Many of the state’s court interpreters who provide per diem translation services across Massachusetts plan to stage a weeklong walkout beginning Monday to protest a lack of pay raises since 2006, which could lead to a disruption of court hearings requiring their services.
“The point is to call attention to the disgrace that we’ve had no pay adjustment for 17 years, and that we need travel time pay,” said Genevieve Howe, 65, of Dorchester, a certified Spanish interpreter who spearheaded the protest. “We’re tired of waiting. We’re not willing to continue working for rates established back in 2006. We offer a high level of skill to the courts every day, and we need to be compensated like the professionals we are. Our patience has been exhausted.”
An estimated 35 of the state’s 92 per diem interpreters plan on participating, Howe said.
Per diem interpreters are hired and paid on a daily basis and do not receive benefits. Separately, the Massachusetts Trial Court Office of Language Access employs 65 staff interpreters who do receive benefits; they are not part of the planned walkout.
Per diem interpreters are paid $200 for a half day, and $300 for a full-day. Howe said 2023 per diem rates for certified interpreters should be more in the order of $500 or $530 for a full day.
That would be more in line with the rate for federally certified court reporters who saw their rates go up on Jan. 1 from $418 to $566 for a full day and $226 to $320 for a half day.
The Massachusetts Association of Court Interpreters filed a lawsuit in Suffolk Superior Court over contract violations and pay rates in 2015, but that case has languished in the courts, with still no increase being paid out.
“We’ve been asking the Trial Court for many years to update our compensation rates, to no avail,” Howe said. “We’ve just never had any response or movement, and we’ve just had enough.”
Court officials are aware of the planned walkout and are making arrangements for substitution coverage, if needed, said Trial Court spokeswoman Jennifer Donahue. She said the court plans to announce a new rate structure in the next month, based on the credential status of each interpreter, and it would apply retroactively to Jan. 1.

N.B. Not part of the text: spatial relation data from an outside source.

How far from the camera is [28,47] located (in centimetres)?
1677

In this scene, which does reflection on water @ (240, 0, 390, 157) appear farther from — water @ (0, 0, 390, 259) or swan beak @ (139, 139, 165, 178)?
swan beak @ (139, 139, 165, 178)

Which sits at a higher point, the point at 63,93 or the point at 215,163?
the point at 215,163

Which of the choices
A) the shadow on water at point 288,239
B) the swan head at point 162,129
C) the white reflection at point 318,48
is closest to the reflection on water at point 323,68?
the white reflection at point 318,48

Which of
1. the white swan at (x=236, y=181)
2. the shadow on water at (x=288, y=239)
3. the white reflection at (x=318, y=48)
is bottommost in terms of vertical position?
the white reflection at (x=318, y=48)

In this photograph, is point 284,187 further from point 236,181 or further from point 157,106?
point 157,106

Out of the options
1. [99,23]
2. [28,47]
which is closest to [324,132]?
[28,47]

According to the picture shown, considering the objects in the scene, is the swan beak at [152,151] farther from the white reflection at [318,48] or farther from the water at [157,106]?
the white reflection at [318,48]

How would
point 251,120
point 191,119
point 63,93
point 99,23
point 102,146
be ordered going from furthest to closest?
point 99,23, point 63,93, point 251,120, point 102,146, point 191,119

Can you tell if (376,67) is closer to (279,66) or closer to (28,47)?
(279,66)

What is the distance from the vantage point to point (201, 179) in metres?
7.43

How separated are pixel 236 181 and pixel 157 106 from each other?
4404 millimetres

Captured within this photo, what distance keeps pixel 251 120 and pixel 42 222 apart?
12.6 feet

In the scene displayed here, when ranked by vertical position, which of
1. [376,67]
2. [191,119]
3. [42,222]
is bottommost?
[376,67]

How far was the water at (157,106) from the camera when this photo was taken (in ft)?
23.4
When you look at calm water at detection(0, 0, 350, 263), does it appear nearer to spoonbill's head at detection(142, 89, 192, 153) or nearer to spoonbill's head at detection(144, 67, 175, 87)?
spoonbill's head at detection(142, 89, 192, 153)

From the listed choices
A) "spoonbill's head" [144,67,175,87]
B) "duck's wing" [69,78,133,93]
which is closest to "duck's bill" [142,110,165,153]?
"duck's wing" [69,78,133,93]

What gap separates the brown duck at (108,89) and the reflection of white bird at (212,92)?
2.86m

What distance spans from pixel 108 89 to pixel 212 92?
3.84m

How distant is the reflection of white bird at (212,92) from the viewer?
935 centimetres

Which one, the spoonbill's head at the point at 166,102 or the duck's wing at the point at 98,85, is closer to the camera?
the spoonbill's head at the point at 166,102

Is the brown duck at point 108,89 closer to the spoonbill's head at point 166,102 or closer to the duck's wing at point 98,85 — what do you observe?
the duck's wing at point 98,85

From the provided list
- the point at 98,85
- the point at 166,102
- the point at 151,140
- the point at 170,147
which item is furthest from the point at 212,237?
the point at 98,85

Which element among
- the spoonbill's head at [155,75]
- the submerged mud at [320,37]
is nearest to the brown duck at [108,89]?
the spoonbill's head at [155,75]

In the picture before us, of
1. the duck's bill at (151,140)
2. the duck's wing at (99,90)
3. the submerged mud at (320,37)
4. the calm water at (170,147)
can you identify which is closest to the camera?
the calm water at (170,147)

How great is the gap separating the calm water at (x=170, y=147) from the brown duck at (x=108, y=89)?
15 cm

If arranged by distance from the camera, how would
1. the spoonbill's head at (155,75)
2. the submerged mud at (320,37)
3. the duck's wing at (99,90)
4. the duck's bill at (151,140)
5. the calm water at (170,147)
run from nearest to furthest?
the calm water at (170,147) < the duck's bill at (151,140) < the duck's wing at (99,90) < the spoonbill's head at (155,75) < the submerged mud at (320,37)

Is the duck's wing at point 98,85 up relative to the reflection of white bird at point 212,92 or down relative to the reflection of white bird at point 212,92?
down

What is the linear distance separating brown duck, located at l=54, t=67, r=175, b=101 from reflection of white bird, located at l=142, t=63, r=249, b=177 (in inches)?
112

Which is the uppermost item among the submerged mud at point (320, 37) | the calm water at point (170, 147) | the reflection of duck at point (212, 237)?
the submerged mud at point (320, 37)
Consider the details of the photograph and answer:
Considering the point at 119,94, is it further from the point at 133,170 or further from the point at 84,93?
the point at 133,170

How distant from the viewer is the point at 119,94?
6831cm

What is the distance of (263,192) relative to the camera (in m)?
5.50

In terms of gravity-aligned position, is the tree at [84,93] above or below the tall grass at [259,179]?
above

“Court interpreters are critical partners in ensuring access to justice, and the Trial Court values their service,” Donahue said in an e-mail.

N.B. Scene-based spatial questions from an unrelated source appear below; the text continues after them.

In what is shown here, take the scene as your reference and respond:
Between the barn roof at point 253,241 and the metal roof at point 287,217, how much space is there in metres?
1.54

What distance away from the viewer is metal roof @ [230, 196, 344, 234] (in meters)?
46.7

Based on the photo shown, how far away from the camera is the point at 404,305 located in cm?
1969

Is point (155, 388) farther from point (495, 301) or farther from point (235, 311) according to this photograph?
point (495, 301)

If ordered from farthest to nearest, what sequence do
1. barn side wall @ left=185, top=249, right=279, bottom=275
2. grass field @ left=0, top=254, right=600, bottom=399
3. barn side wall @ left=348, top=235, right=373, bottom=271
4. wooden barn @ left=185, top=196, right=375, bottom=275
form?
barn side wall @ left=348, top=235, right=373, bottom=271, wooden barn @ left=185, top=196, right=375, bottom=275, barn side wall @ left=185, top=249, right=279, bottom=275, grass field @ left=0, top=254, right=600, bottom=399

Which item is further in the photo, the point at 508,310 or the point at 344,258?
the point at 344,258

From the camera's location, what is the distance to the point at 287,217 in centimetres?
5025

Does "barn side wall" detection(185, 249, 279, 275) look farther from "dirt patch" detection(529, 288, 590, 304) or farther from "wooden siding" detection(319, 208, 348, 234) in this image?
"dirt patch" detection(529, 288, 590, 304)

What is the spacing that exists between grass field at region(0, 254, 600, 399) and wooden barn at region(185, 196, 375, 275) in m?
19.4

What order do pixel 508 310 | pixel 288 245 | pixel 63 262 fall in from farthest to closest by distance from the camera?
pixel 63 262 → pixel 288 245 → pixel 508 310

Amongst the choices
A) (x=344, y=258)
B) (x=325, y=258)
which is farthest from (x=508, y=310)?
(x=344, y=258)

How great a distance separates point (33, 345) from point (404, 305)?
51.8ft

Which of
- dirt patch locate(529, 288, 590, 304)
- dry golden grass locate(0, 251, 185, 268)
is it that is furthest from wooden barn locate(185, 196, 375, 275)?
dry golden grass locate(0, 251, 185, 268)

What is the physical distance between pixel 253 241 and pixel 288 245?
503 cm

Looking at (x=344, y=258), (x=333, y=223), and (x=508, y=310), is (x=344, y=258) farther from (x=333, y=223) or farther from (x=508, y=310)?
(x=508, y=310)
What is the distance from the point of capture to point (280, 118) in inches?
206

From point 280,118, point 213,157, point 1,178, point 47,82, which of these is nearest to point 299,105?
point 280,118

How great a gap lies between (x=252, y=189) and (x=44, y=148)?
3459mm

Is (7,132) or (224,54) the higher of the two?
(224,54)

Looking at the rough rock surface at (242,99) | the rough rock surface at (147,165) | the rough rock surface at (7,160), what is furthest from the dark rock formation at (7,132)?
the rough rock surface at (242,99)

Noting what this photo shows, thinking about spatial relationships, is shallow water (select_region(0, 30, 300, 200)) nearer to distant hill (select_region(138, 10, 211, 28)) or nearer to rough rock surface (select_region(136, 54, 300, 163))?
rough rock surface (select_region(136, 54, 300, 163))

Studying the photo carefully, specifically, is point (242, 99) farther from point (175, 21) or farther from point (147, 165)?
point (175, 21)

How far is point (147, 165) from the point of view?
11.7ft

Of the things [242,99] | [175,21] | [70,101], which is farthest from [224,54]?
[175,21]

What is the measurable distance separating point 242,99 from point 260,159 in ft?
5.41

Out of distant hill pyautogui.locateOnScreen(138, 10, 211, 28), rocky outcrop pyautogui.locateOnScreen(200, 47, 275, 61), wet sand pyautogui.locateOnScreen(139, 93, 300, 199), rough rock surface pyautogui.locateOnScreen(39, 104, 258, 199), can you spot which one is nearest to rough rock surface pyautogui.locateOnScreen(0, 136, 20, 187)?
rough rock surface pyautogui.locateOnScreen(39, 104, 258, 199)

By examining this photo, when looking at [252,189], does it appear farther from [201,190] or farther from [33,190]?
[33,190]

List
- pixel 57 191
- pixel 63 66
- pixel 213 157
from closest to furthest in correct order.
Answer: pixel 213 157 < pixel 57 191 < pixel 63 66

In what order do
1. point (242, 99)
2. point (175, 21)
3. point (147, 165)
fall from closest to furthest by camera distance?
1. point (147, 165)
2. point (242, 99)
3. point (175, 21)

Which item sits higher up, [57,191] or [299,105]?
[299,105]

She added, “In addition to addressing the per diem rate, the Trial Court has responded to other concerns raised, resulting in previous increases for mileage and parking reimbursement.”
Felix Margolin, 62, a certified Russian and Ukrainian interpreter who lives in Northampton, said he’ll participate in next week’s walkout because he can’t make ends meet on his per diem court pay.

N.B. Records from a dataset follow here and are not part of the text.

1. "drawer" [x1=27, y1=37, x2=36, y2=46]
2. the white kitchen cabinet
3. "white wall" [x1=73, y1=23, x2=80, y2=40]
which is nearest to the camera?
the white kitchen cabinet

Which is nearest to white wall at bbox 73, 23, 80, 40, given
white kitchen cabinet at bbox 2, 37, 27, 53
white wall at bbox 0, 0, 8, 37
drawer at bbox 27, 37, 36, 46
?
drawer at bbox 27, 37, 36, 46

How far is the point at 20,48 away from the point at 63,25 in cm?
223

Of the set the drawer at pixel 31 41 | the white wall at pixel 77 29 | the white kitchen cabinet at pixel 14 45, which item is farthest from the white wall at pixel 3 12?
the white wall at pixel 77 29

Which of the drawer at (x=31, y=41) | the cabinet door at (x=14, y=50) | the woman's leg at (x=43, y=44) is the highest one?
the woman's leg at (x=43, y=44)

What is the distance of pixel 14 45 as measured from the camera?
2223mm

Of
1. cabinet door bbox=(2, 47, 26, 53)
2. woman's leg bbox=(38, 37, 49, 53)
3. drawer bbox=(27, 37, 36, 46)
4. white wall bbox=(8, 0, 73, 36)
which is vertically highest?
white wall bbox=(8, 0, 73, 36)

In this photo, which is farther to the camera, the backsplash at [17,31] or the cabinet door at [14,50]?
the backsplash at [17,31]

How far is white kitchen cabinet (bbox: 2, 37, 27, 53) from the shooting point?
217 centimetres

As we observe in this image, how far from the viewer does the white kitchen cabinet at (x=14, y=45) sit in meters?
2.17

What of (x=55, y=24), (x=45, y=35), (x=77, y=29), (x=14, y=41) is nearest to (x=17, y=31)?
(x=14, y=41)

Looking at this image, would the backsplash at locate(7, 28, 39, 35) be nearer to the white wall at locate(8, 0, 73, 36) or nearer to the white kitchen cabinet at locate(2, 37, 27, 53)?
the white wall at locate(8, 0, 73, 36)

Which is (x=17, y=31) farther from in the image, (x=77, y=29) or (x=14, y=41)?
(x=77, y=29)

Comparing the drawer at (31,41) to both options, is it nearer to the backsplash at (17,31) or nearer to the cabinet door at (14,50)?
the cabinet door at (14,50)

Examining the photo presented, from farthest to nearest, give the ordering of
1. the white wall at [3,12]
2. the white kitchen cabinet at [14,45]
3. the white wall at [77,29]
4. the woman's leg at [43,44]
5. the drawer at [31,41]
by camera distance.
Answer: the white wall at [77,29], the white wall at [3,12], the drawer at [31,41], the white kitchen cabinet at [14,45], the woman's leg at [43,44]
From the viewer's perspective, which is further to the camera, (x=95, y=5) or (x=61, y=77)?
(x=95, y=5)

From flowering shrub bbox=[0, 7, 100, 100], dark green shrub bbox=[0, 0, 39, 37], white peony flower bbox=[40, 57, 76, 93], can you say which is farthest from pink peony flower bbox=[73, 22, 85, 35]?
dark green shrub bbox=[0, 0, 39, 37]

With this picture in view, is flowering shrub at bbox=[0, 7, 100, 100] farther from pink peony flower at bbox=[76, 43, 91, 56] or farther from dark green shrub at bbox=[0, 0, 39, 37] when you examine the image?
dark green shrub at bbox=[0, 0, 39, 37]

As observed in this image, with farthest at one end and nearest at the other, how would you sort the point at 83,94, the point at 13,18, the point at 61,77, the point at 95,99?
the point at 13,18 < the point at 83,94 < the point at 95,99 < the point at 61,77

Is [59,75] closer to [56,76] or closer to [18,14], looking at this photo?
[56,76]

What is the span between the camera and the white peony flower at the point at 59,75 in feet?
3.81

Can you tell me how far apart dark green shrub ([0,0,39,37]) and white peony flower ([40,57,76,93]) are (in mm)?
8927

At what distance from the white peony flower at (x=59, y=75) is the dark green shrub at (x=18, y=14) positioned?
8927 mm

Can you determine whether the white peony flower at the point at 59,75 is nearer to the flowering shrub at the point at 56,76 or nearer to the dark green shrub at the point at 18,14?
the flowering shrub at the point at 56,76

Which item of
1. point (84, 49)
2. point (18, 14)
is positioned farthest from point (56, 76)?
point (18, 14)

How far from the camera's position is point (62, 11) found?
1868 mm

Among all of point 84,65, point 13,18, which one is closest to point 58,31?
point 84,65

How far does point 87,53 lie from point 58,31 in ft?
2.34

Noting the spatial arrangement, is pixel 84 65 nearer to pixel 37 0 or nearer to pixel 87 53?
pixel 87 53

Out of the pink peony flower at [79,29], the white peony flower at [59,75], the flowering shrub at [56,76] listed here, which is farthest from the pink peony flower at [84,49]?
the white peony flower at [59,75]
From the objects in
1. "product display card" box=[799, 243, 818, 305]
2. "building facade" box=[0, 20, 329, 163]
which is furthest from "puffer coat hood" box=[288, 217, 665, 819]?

“It makes less and less sense to rely on this,” said Margolin, who has been working as an interpreter since 2000. “I don’t have health insurance, no pension plan, no vacation, nothing.”
To supplement his income, Margolin teaches piano in the afternoons at Amherst and Smith colleges.
“You have to be healthy and willing to go somewhere any minute,” Margolin said. “The biggest challenge is you don’t ever know how much money you will make in a given week, but taxes stay the same, the mortgage stays the same.”
Maiyim Baron, 72, of Brookline, a Japanese interpreter since 1990, said she had to become “a master at simple living” in order to survive on her per diem income. Lately, she does most of her court interpreting via Zoom and will also participate in the walkout.
“This is a very difficult and demanding job,” she said. “It takes a really high level of expertise to do it. It’s exhausting, it’s stressful, and we get very little support from the court administration.”
Mercy Cevallos, 77, of Newton, a certified Spanish interpreter since 2019, said she wanted to take part in the walkout — she just can’t afford to. So she created a petition and addressed it to Governor Maura Healey. She also petitioned state legislators.
Entitled “Raise Our Per Diem Salaries; Let Us Meet Increases in Living Costs,” the petition says per diem interpreters “are writing to petition an increase of the judicial budget, which would allow us to be fairly compensated for our work, so that we can afford the increases in living costs.”
“I’ve always had a high degree of a sense of justice, and I think we, too, deserve justice,” Cevallos said. “There’s no reason for us to be on edge financially. We’re dedicated. We work hard every single day.”